-- BEGIN RECORDS FOR THE TASK --
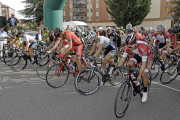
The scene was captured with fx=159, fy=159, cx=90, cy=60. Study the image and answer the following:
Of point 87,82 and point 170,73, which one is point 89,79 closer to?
point 87,82

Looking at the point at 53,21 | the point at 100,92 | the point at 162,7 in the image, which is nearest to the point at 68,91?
the point at 100,92

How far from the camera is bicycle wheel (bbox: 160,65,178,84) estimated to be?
5338 millimetres

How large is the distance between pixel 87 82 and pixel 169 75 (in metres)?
2.93

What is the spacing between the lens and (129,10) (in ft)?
102

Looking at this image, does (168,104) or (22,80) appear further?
(22,80)

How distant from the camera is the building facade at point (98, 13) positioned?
41434 mm

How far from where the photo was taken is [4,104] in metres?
3.98

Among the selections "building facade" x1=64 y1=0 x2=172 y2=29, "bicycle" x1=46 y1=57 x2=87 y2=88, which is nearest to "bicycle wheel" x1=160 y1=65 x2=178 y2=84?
"bicycle" x1=46 y1=57 x2=87 y2=88

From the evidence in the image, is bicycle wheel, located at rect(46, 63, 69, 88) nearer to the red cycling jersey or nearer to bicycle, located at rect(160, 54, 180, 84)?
the red cycling jersey

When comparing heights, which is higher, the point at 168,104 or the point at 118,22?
the point at 118,22

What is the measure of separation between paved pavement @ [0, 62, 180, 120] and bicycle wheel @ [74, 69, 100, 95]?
0.18 m

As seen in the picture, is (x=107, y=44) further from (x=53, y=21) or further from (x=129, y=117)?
(x=53, y=21)

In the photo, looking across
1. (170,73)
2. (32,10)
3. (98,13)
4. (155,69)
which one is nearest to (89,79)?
(170,73)

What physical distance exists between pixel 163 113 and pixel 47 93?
314 cm
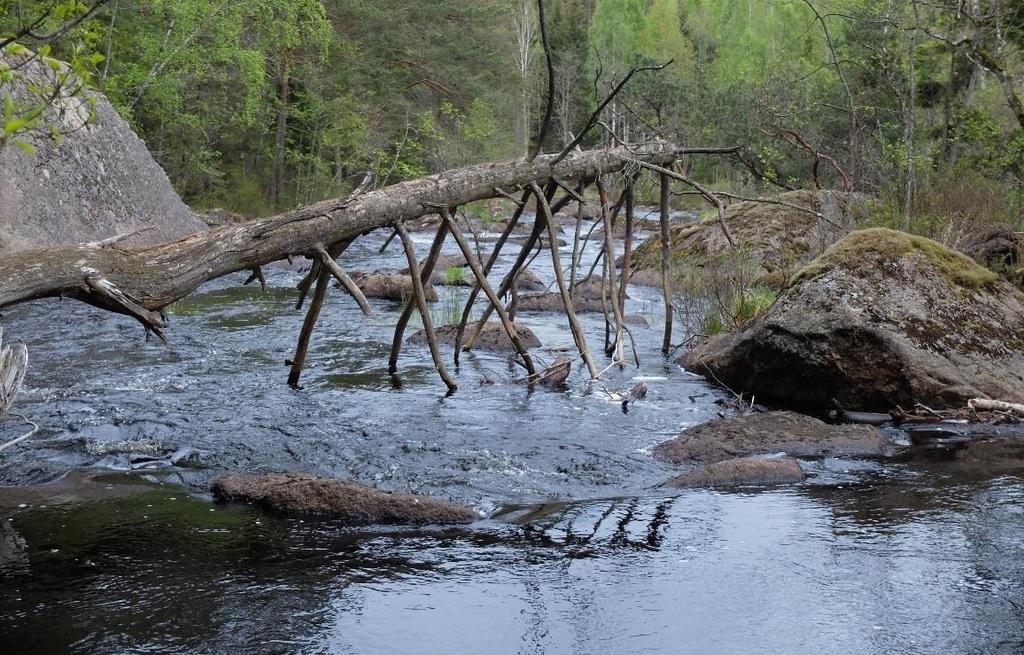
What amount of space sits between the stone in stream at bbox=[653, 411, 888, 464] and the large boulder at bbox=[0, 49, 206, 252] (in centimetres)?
844

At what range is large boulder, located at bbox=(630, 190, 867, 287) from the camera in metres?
13.8

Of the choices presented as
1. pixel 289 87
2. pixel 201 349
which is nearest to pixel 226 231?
pixel 201 349

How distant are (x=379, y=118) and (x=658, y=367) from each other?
27.2 metres

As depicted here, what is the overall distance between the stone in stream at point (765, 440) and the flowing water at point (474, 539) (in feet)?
0.81

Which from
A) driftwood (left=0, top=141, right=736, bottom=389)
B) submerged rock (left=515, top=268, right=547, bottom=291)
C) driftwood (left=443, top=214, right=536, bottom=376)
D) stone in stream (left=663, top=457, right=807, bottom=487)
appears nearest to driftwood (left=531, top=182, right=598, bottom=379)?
driftwood (left=0, top=141, right=736, bottom=389)

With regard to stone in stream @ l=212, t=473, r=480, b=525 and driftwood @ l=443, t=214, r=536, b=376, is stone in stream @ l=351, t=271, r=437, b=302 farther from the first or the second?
stone in stream @ l=212, t=473, r=480, b=525

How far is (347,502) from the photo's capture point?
606cm

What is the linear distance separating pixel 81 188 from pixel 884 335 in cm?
1207

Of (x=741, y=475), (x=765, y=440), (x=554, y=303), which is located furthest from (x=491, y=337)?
(x=741, y=475)

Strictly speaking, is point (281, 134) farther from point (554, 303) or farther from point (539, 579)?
point (539, 579)

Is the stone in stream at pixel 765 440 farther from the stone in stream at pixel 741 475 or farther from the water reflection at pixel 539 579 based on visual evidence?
the water reflection at pixel 539 579

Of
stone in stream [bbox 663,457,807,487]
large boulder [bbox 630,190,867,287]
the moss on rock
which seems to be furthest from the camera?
large boulder [bbox 630,190,867,287]

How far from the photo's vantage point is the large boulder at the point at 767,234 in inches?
542

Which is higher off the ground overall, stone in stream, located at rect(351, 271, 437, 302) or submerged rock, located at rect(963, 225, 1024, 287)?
submerged rock, located at rect(963, 225, 1024, 287)
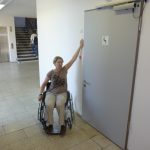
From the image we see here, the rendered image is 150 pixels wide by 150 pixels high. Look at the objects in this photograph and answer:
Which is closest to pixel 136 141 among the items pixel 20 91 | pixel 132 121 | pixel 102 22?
pixel 132 121

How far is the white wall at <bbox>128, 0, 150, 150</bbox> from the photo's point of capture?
1772 millimetres

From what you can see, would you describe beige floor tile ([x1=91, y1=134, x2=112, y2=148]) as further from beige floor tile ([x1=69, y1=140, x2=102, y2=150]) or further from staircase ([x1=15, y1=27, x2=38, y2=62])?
staircase ([x1=15, y1=27, x2=38, y2=62])

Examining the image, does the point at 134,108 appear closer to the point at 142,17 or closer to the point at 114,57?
the point at 114,57

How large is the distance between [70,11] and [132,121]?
2067mm

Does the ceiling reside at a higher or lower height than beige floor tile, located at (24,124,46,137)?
higher

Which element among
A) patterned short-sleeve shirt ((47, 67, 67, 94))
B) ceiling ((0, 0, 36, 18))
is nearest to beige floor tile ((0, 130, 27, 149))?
patterned short-sleeve shirt ((47, 67, 67, 94))

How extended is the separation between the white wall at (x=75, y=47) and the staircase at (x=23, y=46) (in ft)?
19.0

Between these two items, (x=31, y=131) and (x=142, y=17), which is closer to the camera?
(x=142, y=17)

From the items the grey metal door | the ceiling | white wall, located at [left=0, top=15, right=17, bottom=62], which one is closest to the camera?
the grey metal door

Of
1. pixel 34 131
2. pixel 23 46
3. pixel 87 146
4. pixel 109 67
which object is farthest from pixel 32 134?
pixel 23 46

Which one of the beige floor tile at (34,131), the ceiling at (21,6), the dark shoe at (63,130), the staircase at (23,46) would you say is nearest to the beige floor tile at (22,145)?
the beige floor tile at (34,131)

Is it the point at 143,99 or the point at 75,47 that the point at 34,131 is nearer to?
the point at 75,47

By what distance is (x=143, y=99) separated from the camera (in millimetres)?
1918

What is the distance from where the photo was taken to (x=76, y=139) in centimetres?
252
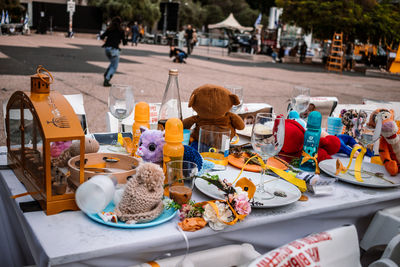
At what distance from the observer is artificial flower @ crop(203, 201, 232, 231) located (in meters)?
1.23

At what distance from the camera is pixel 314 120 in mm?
1815

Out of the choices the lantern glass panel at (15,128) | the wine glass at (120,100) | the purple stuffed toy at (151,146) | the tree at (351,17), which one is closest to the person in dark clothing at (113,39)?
the wine glass at (120,100)

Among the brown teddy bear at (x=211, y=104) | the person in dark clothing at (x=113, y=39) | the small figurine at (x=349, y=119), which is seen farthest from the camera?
the person in dark clothing at (x=113, y=39)

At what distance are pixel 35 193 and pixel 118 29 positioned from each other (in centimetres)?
766

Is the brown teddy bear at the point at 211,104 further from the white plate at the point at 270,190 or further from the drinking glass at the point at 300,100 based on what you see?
the drinking glass at the point at 300,100

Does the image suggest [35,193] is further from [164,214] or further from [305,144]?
[305,144]

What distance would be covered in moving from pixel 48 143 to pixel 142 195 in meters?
0.34

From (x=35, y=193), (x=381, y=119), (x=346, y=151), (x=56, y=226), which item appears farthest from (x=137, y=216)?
(x=346, y=151)

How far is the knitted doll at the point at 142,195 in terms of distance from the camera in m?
1.18

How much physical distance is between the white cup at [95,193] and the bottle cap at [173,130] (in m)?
0.35

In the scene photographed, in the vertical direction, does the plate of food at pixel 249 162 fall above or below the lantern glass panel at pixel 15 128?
below

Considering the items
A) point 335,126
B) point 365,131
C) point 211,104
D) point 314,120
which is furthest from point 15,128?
point 335,126

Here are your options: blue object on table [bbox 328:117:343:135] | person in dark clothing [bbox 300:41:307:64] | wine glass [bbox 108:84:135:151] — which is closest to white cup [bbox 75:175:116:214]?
wine glass [bbox 108:84:135:151]

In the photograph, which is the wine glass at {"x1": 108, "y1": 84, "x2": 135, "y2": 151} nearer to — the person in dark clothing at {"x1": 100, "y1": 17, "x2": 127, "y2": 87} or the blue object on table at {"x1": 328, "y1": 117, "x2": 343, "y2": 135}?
the blue object on table at {"x1": 328, "y1": 117, "x2": 343, "y2": 135}
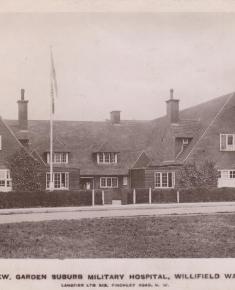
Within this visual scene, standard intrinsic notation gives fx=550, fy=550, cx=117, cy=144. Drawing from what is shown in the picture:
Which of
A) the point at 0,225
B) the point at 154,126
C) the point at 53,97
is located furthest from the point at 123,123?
the point at 0,225

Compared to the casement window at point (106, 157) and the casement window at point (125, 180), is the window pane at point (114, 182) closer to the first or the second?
the casement window at point (125, 180)

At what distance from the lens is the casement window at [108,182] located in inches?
1412

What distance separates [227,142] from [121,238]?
2029cm


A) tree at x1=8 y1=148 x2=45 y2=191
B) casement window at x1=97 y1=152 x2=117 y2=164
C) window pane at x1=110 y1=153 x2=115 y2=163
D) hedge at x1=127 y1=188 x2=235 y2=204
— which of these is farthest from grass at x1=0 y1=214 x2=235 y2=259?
window pane at x1=110 y1=153 x2=115 y2=163

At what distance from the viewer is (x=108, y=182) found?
36.0 m

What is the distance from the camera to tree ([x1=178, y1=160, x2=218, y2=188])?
2977cm

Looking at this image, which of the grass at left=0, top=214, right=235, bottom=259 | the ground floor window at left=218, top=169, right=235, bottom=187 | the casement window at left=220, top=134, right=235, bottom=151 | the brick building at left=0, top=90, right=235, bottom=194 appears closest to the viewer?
the grass at left=0, top=214, right=235, bottom=259

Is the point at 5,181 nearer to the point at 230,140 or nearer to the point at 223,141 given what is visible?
the point at 223,141

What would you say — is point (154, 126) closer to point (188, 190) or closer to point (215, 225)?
point (188, 190)

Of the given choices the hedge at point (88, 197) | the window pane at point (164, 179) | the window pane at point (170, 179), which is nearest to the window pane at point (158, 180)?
the window pane at point (164, 179)

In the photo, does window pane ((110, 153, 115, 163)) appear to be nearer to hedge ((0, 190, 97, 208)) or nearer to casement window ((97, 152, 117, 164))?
casement window ((97, 152, 117, 164))

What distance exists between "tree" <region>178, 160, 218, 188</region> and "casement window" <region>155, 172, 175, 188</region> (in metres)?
2.27

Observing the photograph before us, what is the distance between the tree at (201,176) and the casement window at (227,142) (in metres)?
2.10

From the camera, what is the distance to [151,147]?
Answer: 36.7 m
-- END RECORDS FOR THE TASK --
TASK OBJECTIVE: Please copy the material from the line with "A) tree at x1=8 y1=148 x2=45 y2=191" through the line with "y1=214 x2=235 y2=259?", swapping "hedge" for "shrub" and leaving everything else unchanged.

EXERCISE OUTPUT:
A) tree at x1=8 y1=148 x2=45 y2=191
B) casement window at x1=97 y1=152 x2=117 y2=164
C) window pane at x1=110 y1=153 x2=115 y2=163
D) shrub at x1=127 y1=188 x2=235 y2=204
— which of these is farthest from grass at x1=0 y1=214 x2=235 y2=259?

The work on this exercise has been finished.